Exterior wall decorative panels come in various types, including brick cladding panels, stone cladding panels, plain concrete cladding panels, and colored concrete cladding panels.
1. Characteristics and Applications
Prefabricated concrete cladding takes advantage of concrete’s strong plasticity to fully capture architectural design intentions, giving large public buildings distinctive exterior walls. These decorative concrete panels are made using reverse molding technology, featuring a decorative surface layer. Through creative design of colors, tones, textures, styles, and irregular patterns, these panels imitate natural materials such as marble, granite, brick, tile, and wood.
The simplicity and solidity of plain concrete reflect the timeless character of ancient and natural architecture. Manufactured industrially in factories, these panels offer fast construction, high quality, and low maintenance costs. Depending on project requirements, the panels can be designed as composite insulated exterior wall panels that combine decoration, insulation, and wall enclosure (prefabricated components), or as decorative cladding for composite walls.
2. Technical Performance and Standards
Thermal Insulation: Ordinary concrete panels are layered with 50-80mm polystyrene boards, achieving a heat transfer coefficient under 0.60 W/(m²·K), meeting the “Energy Saving Design Standards for Civil Buildings.”
Structural Performance: Panels comply with GB50010 “Code for Design of Concrete Structures” and GB50204 “Code for Acceptance of Construction Quality of Concrete Structures.”
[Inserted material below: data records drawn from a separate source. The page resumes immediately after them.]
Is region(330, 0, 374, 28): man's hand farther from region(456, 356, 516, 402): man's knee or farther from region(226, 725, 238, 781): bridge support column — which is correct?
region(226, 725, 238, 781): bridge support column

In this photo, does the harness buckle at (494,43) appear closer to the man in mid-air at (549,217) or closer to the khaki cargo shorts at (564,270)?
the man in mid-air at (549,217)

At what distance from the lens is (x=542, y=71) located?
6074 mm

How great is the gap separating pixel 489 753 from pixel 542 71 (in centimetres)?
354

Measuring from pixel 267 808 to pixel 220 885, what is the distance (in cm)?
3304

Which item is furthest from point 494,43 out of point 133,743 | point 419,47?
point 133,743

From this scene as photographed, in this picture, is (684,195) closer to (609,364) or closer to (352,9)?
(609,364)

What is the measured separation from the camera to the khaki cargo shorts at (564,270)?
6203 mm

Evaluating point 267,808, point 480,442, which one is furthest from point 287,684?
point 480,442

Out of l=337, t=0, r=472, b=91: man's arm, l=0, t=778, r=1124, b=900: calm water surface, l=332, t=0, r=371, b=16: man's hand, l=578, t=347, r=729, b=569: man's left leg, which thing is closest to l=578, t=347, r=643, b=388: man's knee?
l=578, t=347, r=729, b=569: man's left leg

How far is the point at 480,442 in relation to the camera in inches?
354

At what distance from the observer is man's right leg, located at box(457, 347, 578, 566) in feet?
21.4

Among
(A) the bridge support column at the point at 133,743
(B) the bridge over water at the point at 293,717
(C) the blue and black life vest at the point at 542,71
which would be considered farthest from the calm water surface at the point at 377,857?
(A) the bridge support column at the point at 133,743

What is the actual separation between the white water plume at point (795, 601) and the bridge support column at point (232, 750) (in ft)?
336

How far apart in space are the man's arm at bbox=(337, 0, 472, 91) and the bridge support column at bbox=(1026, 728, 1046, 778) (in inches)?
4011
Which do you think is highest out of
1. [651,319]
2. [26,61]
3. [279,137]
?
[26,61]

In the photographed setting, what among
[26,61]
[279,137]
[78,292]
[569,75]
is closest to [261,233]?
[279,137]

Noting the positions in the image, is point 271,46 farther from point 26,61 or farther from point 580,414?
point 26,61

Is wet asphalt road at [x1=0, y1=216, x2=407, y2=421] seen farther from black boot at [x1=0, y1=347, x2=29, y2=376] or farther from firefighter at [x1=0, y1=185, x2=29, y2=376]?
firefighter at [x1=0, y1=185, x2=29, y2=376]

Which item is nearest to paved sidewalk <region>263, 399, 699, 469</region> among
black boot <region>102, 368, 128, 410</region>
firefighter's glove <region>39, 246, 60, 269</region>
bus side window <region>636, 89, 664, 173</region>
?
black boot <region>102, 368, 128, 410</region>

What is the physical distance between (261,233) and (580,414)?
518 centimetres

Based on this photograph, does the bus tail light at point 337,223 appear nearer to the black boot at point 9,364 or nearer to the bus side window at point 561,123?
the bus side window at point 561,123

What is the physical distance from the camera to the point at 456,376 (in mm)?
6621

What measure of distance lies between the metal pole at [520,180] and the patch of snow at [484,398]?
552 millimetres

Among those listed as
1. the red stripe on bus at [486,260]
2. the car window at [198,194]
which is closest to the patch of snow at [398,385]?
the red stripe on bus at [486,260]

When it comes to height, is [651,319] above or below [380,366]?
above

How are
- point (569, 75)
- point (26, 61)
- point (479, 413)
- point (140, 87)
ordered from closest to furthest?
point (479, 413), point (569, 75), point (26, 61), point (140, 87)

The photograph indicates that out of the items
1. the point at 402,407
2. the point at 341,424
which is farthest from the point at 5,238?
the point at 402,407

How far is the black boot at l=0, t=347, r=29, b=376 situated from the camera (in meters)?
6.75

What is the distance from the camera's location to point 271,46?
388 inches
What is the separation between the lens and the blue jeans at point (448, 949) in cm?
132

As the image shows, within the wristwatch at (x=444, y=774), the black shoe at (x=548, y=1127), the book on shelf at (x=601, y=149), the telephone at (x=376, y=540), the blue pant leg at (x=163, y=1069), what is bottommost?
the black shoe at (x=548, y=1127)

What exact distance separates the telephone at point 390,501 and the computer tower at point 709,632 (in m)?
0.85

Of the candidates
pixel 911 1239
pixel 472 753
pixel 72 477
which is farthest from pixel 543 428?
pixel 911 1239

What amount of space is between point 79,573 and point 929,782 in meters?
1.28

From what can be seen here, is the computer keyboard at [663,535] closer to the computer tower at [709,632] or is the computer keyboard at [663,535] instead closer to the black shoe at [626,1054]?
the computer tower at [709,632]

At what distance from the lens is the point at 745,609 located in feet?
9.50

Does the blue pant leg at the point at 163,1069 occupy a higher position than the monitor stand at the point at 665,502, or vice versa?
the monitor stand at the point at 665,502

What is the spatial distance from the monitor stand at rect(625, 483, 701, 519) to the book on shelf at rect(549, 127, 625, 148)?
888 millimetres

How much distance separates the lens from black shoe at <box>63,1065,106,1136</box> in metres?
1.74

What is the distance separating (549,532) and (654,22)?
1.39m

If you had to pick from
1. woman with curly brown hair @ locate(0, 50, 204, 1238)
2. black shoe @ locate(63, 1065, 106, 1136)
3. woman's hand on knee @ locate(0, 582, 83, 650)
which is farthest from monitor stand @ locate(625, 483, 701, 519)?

Decorative Quality: Panels meet the requirements of GB50210 “Code for Quality Acceptance of Building Decoration and Renovation Engineering.”
Seismic Resistance: The panels are attached to the main structure using flexible connections, ensuring good adaptability to inter-story displacement during earthquakes. They are suitable for seismic fortification zones up to intensity 8.
3. Product Specifications
To accommodate various building facades, the panels come in different formats such as full-room panels, horizontal strip panels, and vertical strip panels.
Dimensions:
- Full panels: Height equals one story; width typically below 4.5 meters.
- Horizontal strip panels: Height corresponds to the space between upper and lower windows; width generally below 6.0 meters.
- Vertical strip panels: Height equals one story; width fits the distance between adjacent windows.
Insulated composite panels are 180-220mm thick, while single panels range from 60-160mm thick.
Weight: Insulated composite panels (140-220mm thick) weigh approximately 200-350 kg/m². Veneer panels 60-80mm thick weigh about 140-200 kg/m², and 100-160mm thick veneer panels weigh around 250-400 kg/m².
4. Installation Methods
The decorative concrete panels connect to the main structure through a flexible system featuring lower supports and upper tension connections. Currently, flexible connections include elastic sliding nodes and elastic-plastic deformation nodes. The gap between panels and the main structure ranges from 30-50mm, with panel-to-panel seams sized between 15-25mm.
5. Panel Seam Waterproofing
Appropriate building sealants should be selected based on the exterior finish. Sealant performance must comply with relevant national or industry standards.
6. Supporting Components
After product design, the manufacturer provides the construction team with detailed drawings and lists of structural embedded parts and connectors. All embedded elements on the exterior panels are supplied by the manufacturer.
7. Key Design Considerations
Design begins by dividing the building facade into panels. During construction drawing development, collaboration with the manufacturer is essential to determine load requirements (including usage, handling, and lifting loads), panel sizes, connection methods, and reserved structural embedded parts.